# ok pics of the hatchling rack, well a book case lol



## mariex4 (Oct 19, 2009)

thought id post on here aswell. Finaly got it built up and looking good, just need little tipper tapper feet now hahaha, o and waiting for my heat cable and thermostat . so excited 










:Na_Na_Na_Na::Na_Na_Na_Na::Na_Na_Na_Na::Na_Na_Na_Na:


----------



## mariex4 (Oct 19, 2009)

so what u think guys ?


----------



## AnnieM (Nov 4, 2011)

It's going to look great and will be even better when it's filled with littleun's!!


----------



## mariex4 (Oct 19, 2009)

lol , i hope so , just waiting for the heat cable now and thermoastat then cut paper to fit tubs and get all the milk tops etc and then the little homes will be ready :mf_dribble::mf_dribble:


----------



## AnnieM (Nov 4, 2011)

Don't forget the loo roll tubes! Like being back at school! Lol


----------



## mariex4 (Oct 19, 2009)

lol yer x


----------



## nuttybabez (Jul 21, 2007)

That looks fab hun, well done!!


----------



## mariex4 (Oct 19, 2009)

thanks hun. xx


----------



## mariex4 (Oct 19, 2009)

and were nearly done , recived my heat cable today and thermostat, well impressed. proper bargin and half £50 for 16m heat cable and a thermocontrol 2 thermostat. least got em now and can start putting everything in place. How many lines of heat cable should i do per shelf ?:2thumb::Na_Na_Na_Na::2thumb::Na_Na_Na_Na:


----------



## Jamie90 (Feb 18, 2012)

Data section >>
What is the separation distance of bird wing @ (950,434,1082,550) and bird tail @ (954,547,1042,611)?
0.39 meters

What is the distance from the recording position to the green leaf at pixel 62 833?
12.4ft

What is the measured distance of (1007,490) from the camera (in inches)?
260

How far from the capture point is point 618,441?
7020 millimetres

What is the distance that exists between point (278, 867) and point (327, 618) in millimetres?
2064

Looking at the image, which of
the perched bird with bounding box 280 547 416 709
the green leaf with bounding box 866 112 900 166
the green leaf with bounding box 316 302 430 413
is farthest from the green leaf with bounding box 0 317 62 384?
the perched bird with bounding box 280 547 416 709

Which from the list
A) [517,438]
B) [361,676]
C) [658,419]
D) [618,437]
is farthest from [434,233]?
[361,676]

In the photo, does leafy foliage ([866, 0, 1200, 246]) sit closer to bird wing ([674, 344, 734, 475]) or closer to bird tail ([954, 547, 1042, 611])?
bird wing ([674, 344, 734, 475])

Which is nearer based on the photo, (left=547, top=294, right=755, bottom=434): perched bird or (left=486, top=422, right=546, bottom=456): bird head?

Instruction A >>
Answer these questions about the hatchling rack thread, one answer per line, marked to match:
(i) Which two items was mariex4 waiting for before the rack was finished?
(ii) What did AnnieM say not to forget?
(iii) How much did mariex4 pay, and for what?
Instruction B >>
Decide whether each statement agrees with the hatchling rack thread. Answer yes or no and quote the words that settle it.
(i) The rack was made from a bookcase.
(ii) nuttybabez thought the rack looked poor.
(iii) The heat cable mariex4 received was 10m long.
Instruction C >> Extend the hatchling rack thread from the point where it stops.

Right answer A >>
(i) A heat cable and a thermostat.
(ii) The loo roll tubes.
(iii) £50, for 16m of heat cable and a thermocontrol 2 thermostat.

Right answer B >>
(i) Yes: "ok pics of the hatchling rack, well a book case lol"
(ii) No: "That looks fab hun, well done!!"
(iii) No: "£50 for 16m heat cable"

Right answer C >>
mariex4 said:


> and were nearly done , recived my heat cable today and thermostat, well impressed. proper bargin and half £50 for 16m heat cable and a thermocontrol 2 thermostat. least got em now and can start putting everything in place. How many lines of heat cable should i do per shelf ?:2thumb::Na_Na_Na_Na::2thumb::Na_Na_Na_Na:


Where did you get the heat cable at that price!?


----------



## mariex4 (Oct 19, 2009)

off here jamie90. you just got to keep looking, lol


----------



## davidwilliams (Oct 21, 2010)

*heat cable*

you want some cheap heat cable? i have zoo med brand new boxed 16m 150 watts heat cable, £35. £5 to send if your interested :2thumb:




Jamie90 said:


> Where did you get the heat cable at that price!?


----------



## mariex4 (Oct 19, 2009)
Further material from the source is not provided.